The few extant coins from the reign of Agrippa I divide into two rough categories, depending on for whose use they were intended.

Coins for distribution in the pagan towns under his rule were stamped with Greek inscriptions and included images from Roman mythology as well as Agrippa’s own portrait. His title on these coins is “the Great King.”

For his Jewish subjects, Agrippa replaced his own image with a canopy – representing monarchy – to avoid offending them with forbidden “graven images.” The inscription was still in Greek (as opposed to the earlier Hasmonean coins, figuring both Greek and proto-Hebrew lettering), but read Bacileos Agripa (King Agrippa). The coin from Shiloh belongs to this category of coins, which had wheat sheaves on the obverse.

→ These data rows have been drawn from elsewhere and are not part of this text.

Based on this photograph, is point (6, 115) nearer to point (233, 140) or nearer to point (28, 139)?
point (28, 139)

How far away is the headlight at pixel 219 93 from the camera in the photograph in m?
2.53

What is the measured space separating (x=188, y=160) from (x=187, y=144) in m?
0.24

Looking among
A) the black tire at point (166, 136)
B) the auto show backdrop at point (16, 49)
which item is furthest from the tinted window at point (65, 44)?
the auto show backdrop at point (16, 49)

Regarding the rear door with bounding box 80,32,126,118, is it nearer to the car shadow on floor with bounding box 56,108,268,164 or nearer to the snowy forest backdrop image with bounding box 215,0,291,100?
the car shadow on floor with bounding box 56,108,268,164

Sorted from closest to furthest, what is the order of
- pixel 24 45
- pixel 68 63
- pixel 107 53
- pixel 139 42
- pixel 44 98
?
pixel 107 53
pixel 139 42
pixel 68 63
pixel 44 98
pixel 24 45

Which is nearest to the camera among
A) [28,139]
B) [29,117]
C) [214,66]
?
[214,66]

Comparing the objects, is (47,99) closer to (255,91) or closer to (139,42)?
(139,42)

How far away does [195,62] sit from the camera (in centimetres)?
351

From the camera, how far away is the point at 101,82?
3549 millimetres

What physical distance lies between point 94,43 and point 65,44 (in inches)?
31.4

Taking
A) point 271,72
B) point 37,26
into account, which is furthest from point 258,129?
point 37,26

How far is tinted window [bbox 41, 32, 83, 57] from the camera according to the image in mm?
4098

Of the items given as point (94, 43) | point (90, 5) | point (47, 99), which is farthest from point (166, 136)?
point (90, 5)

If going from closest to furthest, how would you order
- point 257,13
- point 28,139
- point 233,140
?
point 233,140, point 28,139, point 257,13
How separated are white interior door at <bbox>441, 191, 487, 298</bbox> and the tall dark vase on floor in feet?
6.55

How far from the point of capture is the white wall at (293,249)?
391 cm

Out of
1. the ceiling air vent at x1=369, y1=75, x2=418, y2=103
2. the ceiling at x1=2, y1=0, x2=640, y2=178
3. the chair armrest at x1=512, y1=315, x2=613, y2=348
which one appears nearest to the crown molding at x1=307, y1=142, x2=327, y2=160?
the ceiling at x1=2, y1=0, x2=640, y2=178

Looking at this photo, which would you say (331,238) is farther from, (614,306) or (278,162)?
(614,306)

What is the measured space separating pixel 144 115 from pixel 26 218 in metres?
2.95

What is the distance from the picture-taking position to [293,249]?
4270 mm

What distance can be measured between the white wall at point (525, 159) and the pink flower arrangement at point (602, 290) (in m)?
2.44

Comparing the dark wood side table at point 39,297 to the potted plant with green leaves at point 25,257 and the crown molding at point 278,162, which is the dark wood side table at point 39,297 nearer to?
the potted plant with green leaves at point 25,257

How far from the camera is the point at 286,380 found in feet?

Herod Agrippa was named for his grandfather, but was educated in Rome, safe from the volatile monarch’s murderous outbursts (one of which had resulted in the deaths of his father and uncle, Herod’s two sons by his Hasmonean wife Mariamne). Growing up with members of the Roman aristocracy, Agrippa was said to have been a wild and dissolute youth. He returned  to Judea after the emperor Caligula made him a gift of the Galilee in the year 37 CE, and in 41 all of Judea was restored to his rule by Caligula’s successor, Agrippa’s friend Claudius. The new king died suddenly in the year 44 in Caesarea, after a short but peaceful reign; both second Temple historian Josephus and the sages of the Talmud agree that he was, overall, a positive character.

Hananya Hizmi, head of staff at the Judea and Samaria civil administration’s archaeology unit, commented:

This is an exciting find. The story behind every archaeological artifact that comes to light adds another piece to the puzzle yet to be completed, the history of people of Israel and their homeland.

In 1960, the Bank of Israel minted a one agora coin (it’s smallest denomination) stamped with the three wheat stalks originally used by Agrippa I.